The first stage of evolution took billions of years. DNA was being created and that was very significant because it was like a little computer, and an information processing method to store the results of experiments, and to build up a knowledge base from which it could then launch experiments and codify the results.

The subsequent stages of evolution happened much more quickly. The Cambrian Explosion only took a few tens of millions of years to establish the body plan to evolve animals. And we see that evolution, like certain technologies, has become mature and stopped evolving. Evolution has concentrated on other issues, specifically higher cortical functions. And that happened much more quickly than the Cambrian Explosion. Humanoids evolved over many millions of years, and Homo sapiens over only hundreds of thousands of years. And there again, evolution used the products of its evolutionary processes, which was Homo sapiens, to create the next stage, which was human-directed technology, which really is a continuation of the cutting-edge of the evolutionary process on earth, for creating more intelligent systems.

In the first stage of human-directed technology, it took tens of thousands of years, which is what you would expect for the next stage via the wheel, or stone tools, and that kept accelerating, because when we had stone tools, we could use them to build the next stage. So a thousand years ago a paradigm shift only took a century, like the printing press. And now a paradigm shift, like the World Wide Web, is measured in only a few years’ time. The first computers were built with screwdrivers and were designed with pencil and paper, and today we use computers to create computers. A CAD designer will sit down and specify a few high-level parameters, and 12 different layers of automated designs will be done automatically. The most significant acceleration is in the paradigm shift rate itself, which I think of as the rate of technical progress. And all of these are actually not exponential, but double exponentials because not only does the process accelerate because of our evolution’s ability to use each stage of evolution to build the next stage, but also, as the process, as an area gets higher price performance, more resources get drawn into that capability.[..]

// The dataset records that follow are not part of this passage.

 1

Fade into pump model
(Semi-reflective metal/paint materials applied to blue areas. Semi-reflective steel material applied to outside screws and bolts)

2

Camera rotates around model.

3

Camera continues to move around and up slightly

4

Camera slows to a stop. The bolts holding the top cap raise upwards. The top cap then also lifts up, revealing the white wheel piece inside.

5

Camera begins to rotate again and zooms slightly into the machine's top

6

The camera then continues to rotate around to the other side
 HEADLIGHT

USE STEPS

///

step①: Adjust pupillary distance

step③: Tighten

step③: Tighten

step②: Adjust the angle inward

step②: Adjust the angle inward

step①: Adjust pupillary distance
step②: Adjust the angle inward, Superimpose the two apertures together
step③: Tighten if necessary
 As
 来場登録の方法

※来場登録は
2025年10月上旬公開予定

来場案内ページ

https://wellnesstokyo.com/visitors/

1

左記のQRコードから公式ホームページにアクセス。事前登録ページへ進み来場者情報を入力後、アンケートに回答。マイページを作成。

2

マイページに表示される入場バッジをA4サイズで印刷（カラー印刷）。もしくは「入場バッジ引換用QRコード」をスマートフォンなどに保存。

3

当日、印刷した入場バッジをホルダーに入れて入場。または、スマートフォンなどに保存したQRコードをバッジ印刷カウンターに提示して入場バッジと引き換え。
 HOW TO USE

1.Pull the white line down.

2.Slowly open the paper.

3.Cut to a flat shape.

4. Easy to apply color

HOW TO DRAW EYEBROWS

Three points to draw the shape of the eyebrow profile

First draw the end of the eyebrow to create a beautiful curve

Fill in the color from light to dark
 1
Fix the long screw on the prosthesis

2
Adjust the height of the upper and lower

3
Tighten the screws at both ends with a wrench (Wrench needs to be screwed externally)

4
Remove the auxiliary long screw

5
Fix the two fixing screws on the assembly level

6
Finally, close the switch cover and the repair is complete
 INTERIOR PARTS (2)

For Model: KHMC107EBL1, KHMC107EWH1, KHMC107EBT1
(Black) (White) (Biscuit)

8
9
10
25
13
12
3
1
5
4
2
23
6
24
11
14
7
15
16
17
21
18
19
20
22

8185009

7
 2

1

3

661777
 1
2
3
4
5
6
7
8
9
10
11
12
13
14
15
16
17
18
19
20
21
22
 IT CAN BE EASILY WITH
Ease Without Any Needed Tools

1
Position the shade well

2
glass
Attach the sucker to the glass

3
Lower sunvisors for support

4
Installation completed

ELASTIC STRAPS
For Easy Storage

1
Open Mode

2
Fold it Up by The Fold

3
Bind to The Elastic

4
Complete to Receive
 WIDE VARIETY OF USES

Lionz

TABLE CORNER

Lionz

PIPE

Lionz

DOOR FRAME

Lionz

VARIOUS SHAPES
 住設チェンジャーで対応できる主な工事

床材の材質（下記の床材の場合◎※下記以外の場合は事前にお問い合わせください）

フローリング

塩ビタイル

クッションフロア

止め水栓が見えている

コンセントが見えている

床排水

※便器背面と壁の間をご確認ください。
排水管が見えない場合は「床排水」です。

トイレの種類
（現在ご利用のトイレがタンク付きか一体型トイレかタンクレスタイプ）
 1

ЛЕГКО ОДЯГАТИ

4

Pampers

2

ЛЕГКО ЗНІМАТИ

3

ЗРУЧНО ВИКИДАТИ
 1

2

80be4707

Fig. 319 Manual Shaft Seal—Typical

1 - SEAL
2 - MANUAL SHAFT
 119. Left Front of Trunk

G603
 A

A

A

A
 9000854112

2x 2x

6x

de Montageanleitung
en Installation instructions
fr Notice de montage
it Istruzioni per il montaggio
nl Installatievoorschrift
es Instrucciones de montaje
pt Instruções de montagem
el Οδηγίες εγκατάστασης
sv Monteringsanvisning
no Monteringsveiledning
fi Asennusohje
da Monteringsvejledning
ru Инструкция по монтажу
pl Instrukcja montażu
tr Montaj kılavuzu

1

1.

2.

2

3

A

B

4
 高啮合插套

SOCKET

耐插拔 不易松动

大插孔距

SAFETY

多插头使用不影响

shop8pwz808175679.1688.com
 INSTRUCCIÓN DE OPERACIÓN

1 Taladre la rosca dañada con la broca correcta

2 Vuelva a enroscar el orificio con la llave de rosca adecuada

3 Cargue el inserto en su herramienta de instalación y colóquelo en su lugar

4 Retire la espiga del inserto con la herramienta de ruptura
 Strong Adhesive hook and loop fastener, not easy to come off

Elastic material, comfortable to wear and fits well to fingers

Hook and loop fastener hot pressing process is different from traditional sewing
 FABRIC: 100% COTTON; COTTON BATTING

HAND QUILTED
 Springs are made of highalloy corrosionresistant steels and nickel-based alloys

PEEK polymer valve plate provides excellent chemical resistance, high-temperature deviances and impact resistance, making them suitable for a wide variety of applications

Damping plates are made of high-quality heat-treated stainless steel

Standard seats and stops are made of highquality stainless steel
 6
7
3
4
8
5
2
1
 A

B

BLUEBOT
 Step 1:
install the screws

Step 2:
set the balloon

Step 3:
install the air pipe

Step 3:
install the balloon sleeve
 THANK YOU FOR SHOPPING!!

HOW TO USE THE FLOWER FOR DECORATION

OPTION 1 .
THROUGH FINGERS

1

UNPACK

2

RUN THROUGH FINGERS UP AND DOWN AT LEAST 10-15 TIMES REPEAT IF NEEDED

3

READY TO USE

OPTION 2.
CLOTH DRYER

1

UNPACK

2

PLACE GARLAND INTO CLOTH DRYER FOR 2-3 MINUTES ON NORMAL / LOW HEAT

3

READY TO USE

The whole 20th century, because we’ve been speeding up to this point, is equivalent to 20 years of progress at today’s rate of progress, and we’ll make another 20 years of progress at today’s rate of progress equal to the whole 20th century in the next 14 years, and then we’ll do it again in seven years. And because of the explosive power of exponential growth, the 21st century will be equivalent to 20,000 years of progress at today’s rate of progress, which is a thousand times greater than the 20th century, which was no slouch to change.
Kurzweil is one of the proponents of The Singularity - the idea that a number of accelerating technological trends are going to converge in a way that will totally transform our existence. In our lifetimes. Nanotechnology, Artificial Intelligence, Genetic Engineering, and more. Personally, I agree that there's something like that going on, and that life as we know it will totally change, but I don't see it quite as materialistically. I think WE are evolving and transforming WITH and THROUGH technology. Which is a very risky thing to do so quickly. But I don't quite go along with the idea that one of our main concerns will be that robots will become smarter than us.